At my Grandparents’ grave in the cemetery of Blanc Seau, Tourcoing, France, November, 2006
Why those tears, those bitter tears, those sobs that poured out as I stood at my grandparents grave. Was it for the separation of death, that long break 60 years ago? Why those tears, those bitter tears, emerging from some unknown wound? What loss, as I stood there, overcome, at the tomb of my grandparents? The memory of loss, their loss, my father’s tears at their loss, the passing of time, their life and my mine as finally I try to acknowledge the failures.
Or the stress of the recent conference in Brussels as I realised my insignificance, as I begin to realise my body is weakening and becoming stiff with age, my slow steps to the grave.
The bitter tears, the tears springing of their own accord, starting to well up when the florist remembered my mother – “une grande dame, mince” – and my father – “plus petit” –who knew the tomb, “allée J en montant” she remembered, “tombe en permanence”.

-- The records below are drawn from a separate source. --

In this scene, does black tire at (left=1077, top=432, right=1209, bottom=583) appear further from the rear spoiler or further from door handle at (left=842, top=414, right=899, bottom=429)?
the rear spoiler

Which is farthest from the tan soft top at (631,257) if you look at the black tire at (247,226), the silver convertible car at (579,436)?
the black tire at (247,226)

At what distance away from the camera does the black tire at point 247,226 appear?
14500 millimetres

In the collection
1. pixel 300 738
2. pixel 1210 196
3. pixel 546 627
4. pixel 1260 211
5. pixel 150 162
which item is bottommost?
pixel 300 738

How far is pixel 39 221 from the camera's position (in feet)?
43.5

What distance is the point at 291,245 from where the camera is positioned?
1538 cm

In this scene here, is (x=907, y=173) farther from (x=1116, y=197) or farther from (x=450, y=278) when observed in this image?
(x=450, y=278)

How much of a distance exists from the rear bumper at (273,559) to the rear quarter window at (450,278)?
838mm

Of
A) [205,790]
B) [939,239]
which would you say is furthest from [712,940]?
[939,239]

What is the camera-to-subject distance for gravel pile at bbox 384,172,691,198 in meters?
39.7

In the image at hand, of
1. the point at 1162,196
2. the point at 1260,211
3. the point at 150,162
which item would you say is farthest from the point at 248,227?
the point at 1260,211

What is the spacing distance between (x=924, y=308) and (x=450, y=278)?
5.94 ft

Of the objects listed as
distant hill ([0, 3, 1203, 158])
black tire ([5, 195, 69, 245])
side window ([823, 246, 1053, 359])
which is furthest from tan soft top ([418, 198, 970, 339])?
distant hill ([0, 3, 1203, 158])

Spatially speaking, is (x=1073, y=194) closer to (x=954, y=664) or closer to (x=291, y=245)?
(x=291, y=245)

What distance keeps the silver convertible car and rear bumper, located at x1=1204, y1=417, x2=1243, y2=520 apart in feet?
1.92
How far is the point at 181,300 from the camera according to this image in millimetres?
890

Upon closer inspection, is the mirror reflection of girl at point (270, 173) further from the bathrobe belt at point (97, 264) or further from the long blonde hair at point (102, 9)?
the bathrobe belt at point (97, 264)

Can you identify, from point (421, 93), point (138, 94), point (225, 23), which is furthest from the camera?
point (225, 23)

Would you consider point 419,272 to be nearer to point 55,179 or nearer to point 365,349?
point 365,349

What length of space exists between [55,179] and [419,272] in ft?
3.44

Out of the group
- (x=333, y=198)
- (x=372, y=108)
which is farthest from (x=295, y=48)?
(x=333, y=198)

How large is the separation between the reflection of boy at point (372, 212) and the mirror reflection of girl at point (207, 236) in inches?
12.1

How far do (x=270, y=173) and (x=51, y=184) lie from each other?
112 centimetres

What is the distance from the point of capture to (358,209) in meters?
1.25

The cries then, and the groans as the grey skies too shed their tears. And I bent down and straightened the cross that had been broken. And I placed the roses, six of them, red and pink, on the dark grey slab of stone. A fine tomb carved by Amedée Hiroux; he and his wife were friends of my grandparents.
And I knelt down and made the promise on their grave to do a work worthy of them, to bring to a successful conclusion the gifts given to me.
Then I left never to return, either me or probably any other of their offspring.